One month after releasing the camera, Canon released updated firmware for the EOS R5, which addressed various bugs and improved the overheating issue. Similar issues with 4K recording on the R6 have also been addressed via firmware (and similarly improved). Looking back, we’re almost getting nostalgic for those glorious weeks this summer, after the lockdown and before the choking wildfire smoke, where all we had to worry about was how many minutes of video we could shoot on the EOS R5….

October: The Zeiss ZX1 is real!

After years of teasers, delays and downright mystery, Zeiss finally revealed its ZX1 Android-powered mirrorless camera back in October. As was expected, the camera isn’t cheap – a wallet-busting $6,000 – but it offers a unique feature set that lets you shoot, edit and share on the go thanks to a built-in version of Lightroom.

We’ve since gotten our hands on a unit and have shared a real-world sample gallery, an initial review, as well as a studio scene captured with the fixed-lens camera. We’re still working on a full review, but as reviews editor Carey summarized in his initial review, ‘[we’re] glad the Zeiss ZX1 exists. It’s refreshing to see a manufacturer do something truly different from the competition.’

In a year that has taken so much from so many, it was nice to see the Zeiss ZX1 go from what was essentially vaporware to a final product that can be purchased.

November: Apple ditches Intel with M1 computers

During its virtual November event, Apple revealed its new M1-powered MacBook Air, MacBook Pro and Mac Mini computers. While the devices remain almost unchanged on the outside compared to their Intel-powered predecessors, inside, these new computers mark a new era in the world of computing as they see the Cupertino company ditching Intel in favor of its in-house silicon, built on the Arm architecture.

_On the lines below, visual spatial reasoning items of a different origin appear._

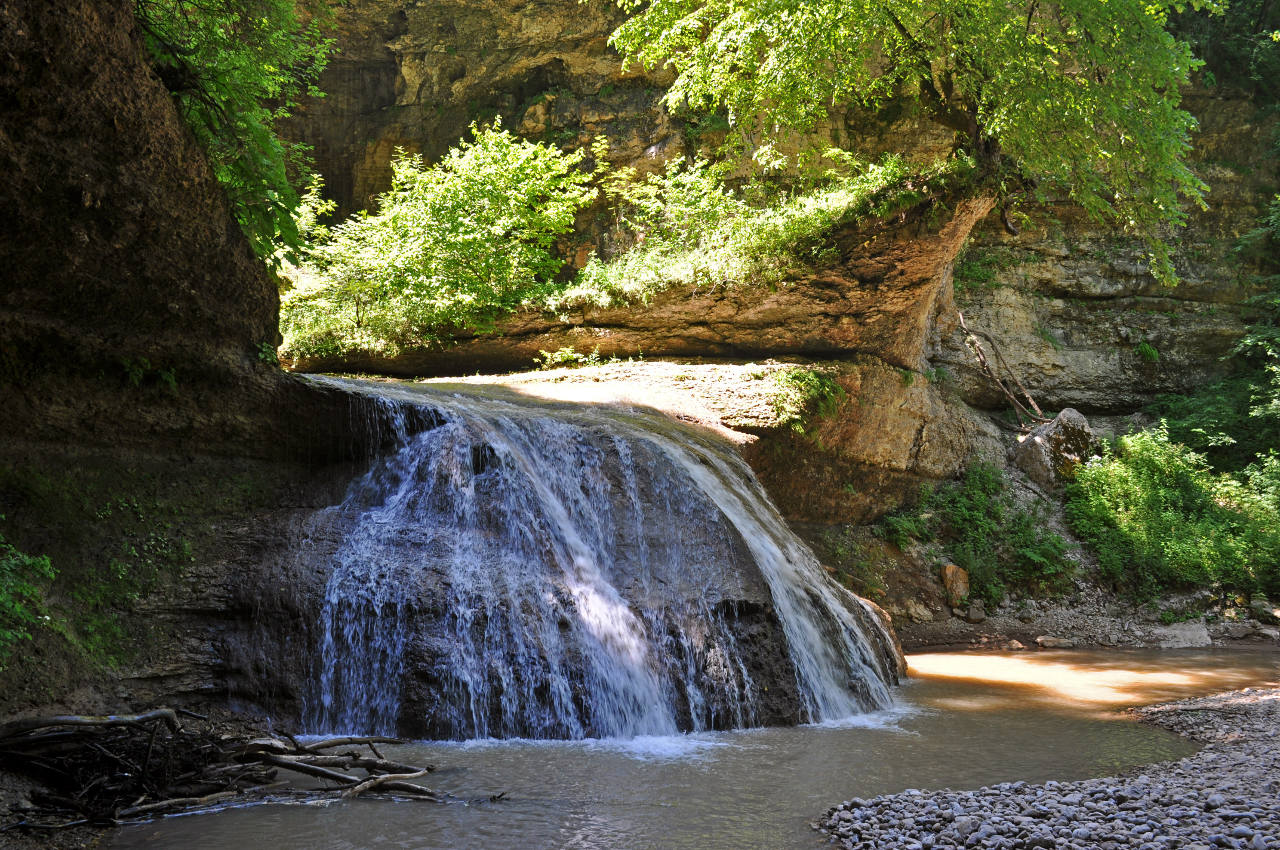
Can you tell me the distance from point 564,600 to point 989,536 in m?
10.3

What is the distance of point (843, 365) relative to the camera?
1328 centimetres

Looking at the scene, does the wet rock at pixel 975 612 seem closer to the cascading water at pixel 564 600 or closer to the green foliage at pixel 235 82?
the cascading water at pixel 564 600

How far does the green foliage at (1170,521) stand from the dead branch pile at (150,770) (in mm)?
13511

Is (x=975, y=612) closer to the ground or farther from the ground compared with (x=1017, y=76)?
closer to the ground

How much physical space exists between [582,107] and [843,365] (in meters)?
9.59

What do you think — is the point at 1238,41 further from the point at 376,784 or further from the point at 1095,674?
the point at 376,784

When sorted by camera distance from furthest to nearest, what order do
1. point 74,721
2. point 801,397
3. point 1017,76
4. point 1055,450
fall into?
1. point 1055,450
2. point 801,397
3. point 1017,76
4. point 74,721

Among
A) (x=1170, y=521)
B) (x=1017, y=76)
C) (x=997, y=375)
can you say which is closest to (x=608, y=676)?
(x=1017, y=76)

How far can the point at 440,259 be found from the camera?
50.0 ft

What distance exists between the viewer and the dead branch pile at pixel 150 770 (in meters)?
3.90

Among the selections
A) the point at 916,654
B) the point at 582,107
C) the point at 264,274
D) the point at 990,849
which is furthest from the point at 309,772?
the point at 582,107

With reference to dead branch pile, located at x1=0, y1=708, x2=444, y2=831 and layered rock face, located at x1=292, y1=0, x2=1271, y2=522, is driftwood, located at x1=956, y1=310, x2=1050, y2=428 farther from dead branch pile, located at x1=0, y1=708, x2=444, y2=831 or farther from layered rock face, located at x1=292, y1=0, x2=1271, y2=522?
dead branch pile, located at x1=0, y1=708, x2=444, y2=831

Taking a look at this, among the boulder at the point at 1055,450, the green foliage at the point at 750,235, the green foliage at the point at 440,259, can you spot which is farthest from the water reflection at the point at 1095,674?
the green foliage at the point at 440,259

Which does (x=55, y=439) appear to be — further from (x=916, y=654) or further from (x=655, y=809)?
(x=916, y=654)
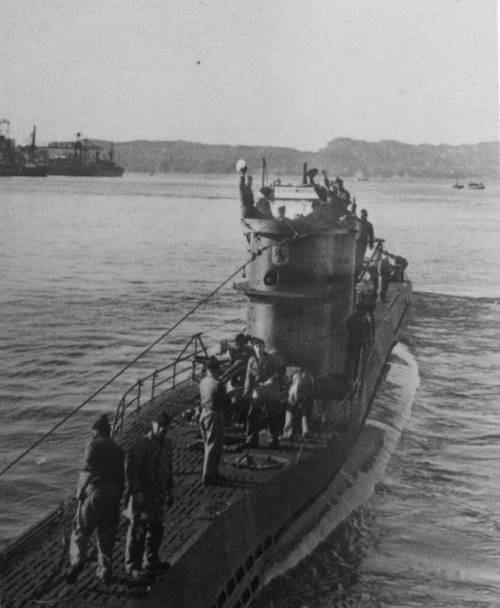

We knew Apple’s computers were going to perform well, based on the performance of Apple’s mobile silicon (which is what these chips are based on) and leaked benchmarks. But we have been testing an M1 Mac Mini ourselves and continue to be blown away by the performance gains across the board, even when running non-native editing apps through Apple’s Rosetta 2 emulator. Early tests show our $1,300 setup is outperforming computers with twice as much RAM that cost two to three times the price. We’ll have a full review soon, but suffice to say, these things are fast. And it’s just the beginning.

What the future holds, especially for more pro-oriented machines, remains to be seen, but if these first-generation Apple Silicon devices are anything to go on, future MacBook Pros, iMac Pros, and Mac Pros may be (finally) worth the money.

November: Joe Biden shows us what drones can do

Almost a week after the 2020 Presidential election, when it was clear that Joe Biden and his running mate Kamala Harris had won, the Biden 2020 campaign held a victory party at which both the president-elect and vice president-elect set out their visions for the future.

At that event, a swarm of drones were used to spell out pictures messages in the night sky, courtesy of Pennsylvania-based company Verge Aero. Look forward to more ‘drone light-shows’ in future. They’re more interesting than fireworks, and (in the right hands) less dangerous, too.

So what’s next, in 2021?

Oh boy – who knows. Locusts? A global chocolate shortage? Battery acid in our tap-water? Aliens? Whatever 2021 brings, three things are certain – there will be plenty of photo news, plenty of new cameras, lenses and accessories will be released, and DPReview will be there to cover it all.

As always, thanks for reading. None of this would be possible without you.